Josephus described the Temple and the veil as representing the physical elements of the world, as well as the cosmology of the creation. All bases are covered here. I’m not making this up. It’s recorded. The Temple represented not only the physical cosmos, but the elements or rudimentary principles of the old covenant system. If this view of the Temple was not a fact of Jewish culture in the first century, preterists would have little to say. We are going by the recorded cultural evidence.
With the destruction of the Temple and Jerusalem, God was making a statement: the old covenant is over. It is obsolete and cannot save, because that to which the law pointed has now come.
Hebrews 8:13
By calling this covenant “new,” he has made the first one obsolete; and what is obsolete and outdated will soon disappear.
Jesus said in Matthew 5:18:
“For truly I tell you, until heaven and earth disappear, not the smallest letter, not the least stroke of a pen, will by any means disappear from the Law until everything is accomplished.”
If heaven and earth has not passed away yet, then the law is still in effect. But that makes no sense, because it was not possible to accurately follow the law once the temple was destroyed.

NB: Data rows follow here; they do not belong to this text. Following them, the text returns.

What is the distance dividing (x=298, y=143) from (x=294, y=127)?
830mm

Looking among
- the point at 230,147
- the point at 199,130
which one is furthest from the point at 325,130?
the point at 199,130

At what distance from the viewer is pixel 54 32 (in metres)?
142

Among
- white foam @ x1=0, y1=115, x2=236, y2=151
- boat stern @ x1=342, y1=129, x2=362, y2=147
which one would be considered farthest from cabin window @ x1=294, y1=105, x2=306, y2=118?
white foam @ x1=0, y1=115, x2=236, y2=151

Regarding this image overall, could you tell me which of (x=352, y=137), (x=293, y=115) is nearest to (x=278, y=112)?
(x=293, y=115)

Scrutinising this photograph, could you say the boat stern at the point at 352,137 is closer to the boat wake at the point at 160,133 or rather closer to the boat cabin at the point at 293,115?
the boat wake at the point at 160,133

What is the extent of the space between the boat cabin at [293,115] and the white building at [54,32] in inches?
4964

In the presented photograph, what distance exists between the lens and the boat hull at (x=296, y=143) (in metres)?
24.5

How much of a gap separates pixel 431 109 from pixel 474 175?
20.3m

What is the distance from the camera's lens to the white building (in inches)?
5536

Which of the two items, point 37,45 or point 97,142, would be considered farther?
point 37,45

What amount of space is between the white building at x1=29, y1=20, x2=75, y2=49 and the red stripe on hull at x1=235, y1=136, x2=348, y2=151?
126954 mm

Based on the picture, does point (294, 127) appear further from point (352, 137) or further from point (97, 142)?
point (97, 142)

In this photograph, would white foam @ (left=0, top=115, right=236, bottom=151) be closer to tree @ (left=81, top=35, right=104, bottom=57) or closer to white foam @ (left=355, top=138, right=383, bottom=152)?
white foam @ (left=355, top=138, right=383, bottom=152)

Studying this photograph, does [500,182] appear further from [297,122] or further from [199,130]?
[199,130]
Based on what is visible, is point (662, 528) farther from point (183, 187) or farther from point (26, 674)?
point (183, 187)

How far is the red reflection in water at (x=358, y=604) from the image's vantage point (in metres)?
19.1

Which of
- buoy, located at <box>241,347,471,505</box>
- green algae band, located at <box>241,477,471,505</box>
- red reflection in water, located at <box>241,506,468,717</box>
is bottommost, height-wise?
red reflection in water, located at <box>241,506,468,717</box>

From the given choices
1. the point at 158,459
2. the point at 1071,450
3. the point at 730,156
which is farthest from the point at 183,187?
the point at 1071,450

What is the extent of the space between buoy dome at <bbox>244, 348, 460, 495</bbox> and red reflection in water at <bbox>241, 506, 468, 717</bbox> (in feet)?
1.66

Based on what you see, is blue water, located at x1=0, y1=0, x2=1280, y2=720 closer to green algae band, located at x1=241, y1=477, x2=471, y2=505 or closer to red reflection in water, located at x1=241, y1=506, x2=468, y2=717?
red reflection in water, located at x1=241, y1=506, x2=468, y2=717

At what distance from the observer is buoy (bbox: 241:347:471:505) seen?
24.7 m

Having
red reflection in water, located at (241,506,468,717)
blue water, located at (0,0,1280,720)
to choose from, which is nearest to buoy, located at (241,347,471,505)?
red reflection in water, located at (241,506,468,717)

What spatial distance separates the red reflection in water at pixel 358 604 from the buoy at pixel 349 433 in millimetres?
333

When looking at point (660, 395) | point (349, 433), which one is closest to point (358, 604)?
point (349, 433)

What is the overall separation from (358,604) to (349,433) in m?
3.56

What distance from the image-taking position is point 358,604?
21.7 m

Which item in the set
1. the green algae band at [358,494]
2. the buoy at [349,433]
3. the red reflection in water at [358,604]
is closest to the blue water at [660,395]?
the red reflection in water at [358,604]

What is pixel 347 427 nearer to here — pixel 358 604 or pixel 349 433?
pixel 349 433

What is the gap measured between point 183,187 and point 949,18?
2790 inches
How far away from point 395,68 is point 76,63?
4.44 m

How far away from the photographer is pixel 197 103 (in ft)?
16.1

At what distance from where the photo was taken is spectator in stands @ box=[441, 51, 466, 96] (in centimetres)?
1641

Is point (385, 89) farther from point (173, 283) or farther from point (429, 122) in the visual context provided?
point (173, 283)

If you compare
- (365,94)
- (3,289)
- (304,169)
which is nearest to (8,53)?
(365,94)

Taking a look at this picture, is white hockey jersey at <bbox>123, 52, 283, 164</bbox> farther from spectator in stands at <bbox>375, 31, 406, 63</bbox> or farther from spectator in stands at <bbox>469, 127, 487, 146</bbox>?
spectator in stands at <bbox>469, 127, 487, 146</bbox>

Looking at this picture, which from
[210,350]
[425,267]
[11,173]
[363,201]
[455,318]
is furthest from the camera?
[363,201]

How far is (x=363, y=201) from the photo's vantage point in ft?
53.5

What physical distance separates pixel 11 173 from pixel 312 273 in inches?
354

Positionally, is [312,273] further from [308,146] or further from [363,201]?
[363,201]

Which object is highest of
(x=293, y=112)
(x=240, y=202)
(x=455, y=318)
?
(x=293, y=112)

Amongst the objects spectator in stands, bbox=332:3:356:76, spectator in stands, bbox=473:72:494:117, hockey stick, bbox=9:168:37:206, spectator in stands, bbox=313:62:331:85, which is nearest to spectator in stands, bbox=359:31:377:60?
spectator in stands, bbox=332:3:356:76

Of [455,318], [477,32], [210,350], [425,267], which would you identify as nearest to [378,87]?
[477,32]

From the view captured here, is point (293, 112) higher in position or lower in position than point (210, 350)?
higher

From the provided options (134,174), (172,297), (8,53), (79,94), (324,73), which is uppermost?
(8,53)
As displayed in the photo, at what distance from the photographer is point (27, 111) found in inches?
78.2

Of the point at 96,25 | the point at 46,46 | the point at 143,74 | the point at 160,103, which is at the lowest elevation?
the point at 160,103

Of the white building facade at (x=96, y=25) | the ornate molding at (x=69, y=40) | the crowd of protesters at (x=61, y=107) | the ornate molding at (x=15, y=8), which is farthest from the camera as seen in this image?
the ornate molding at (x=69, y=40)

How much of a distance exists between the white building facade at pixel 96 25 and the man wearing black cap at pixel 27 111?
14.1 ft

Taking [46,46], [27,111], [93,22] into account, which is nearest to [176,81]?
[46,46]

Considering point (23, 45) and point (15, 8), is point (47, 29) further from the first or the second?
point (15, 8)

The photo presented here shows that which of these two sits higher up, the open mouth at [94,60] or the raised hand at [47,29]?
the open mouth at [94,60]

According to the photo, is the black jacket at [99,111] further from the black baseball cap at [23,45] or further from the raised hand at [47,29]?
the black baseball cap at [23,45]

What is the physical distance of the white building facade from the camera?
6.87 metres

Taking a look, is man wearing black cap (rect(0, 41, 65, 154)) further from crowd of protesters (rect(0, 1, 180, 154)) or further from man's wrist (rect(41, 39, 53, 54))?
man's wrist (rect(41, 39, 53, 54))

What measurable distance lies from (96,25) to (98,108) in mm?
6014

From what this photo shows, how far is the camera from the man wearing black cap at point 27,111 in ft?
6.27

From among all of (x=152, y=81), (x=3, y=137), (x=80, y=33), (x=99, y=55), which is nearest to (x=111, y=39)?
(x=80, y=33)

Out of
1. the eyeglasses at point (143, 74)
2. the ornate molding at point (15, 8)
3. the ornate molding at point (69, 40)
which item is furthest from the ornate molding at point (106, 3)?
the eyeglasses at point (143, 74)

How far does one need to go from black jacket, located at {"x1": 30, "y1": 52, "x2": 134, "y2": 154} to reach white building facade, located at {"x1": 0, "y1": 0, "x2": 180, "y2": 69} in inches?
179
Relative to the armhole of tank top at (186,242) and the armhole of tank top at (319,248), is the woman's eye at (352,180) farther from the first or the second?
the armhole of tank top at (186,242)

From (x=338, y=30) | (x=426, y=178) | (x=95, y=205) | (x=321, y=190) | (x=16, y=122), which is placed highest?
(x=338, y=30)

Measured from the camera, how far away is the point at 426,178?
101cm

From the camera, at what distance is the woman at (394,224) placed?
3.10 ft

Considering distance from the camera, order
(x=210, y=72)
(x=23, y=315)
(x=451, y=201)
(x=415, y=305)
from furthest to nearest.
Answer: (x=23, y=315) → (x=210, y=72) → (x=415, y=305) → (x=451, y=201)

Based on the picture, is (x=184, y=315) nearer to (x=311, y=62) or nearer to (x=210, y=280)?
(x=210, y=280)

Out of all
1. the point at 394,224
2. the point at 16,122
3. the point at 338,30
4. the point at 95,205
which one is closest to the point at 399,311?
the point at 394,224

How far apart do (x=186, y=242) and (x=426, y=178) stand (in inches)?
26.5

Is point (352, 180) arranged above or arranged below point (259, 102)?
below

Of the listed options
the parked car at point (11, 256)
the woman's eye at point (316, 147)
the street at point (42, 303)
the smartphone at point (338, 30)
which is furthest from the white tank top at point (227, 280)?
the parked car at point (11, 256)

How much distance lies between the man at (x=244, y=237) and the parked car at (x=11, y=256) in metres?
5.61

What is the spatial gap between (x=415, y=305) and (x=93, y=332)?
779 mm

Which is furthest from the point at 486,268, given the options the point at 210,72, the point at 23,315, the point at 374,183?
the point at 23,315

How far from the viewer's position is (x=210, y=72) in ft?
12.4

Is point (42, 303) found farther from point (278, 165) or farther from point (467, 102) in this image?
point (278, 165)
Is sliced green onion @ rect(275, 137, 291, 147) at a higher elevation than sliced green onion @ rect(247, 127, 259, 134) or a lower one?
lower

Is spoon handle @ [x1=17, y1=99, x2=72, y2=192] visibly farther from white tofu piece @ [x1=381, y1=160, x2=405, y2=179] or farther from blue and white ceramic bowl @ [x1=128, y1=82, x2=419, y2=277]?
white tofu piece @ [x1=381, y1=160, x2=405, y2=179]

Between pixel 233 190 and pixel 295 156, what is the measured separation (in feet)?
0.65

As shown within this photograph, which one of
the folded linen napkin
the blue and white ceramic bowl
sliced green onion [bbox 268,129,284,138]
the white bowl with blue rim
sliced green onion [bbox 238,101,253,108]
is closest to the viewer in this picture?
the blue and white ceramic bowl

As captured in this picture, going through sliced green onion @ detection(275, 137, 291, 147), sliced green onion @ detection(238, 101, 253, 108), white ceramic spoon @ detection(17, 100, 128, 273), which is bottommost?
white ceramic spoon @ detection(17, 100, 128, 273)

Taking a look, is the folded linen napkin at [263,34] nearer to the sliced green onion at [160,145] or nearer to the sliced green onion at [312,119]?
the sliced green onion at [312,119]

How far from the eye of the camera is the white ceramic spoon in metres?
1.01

Everything was accomplished in 70 AD, when He destroyed the Temple and made old covenant practice impossible. The Holy Place was destroyed, and so were the genealogies. Without knowing who is from the tribe of Levi, and without a Holy of Holies, animal sacrifice could not be done according to the law given through Moses.
From this point on, people were saved by grace through faith in the Lord Jesus Christ. Jew and Gentile became one in the body of Christ. Christ is the Temple now, and Christians are the bricks of the Temple, with Christ as its chief cornerstone.
Ephesians 2:19–22
Consequently, you are no longer foreigners and strangers, but fellow citizens with God’s people and also members of his household, built on the foundation of the apostles and prophets, with Christ Jesus himself as the chief cornerstone. In him the whole building is joined together and rises to become a holy temple in the Lord. And in him you too are being built together to become a dwelling in which God lives by his Spirit.
Revelation 21:22:
I did not see a temple in the city, because the Lord God Almighty and the Lamb are its temple.
This was the expectation of the Jews in the first century who were trusting in Christ. That’s why, in the new Heaven and Earth, in the New Jerusalem, which is spiritual, there is no Temple. And in the 40 years between the first and second advent of Christ, the old system was disappearing and making way for the new.
The New Heaven and New Earth John saw in Revelation, was the New Covenant. A new order. A new day. A new way for men to approach God for forgiveness of sin. Grace through faith in the Lord Jesus Christ. The former covenant and religious system had passed away. No more law, no more sacrifice. Just faith.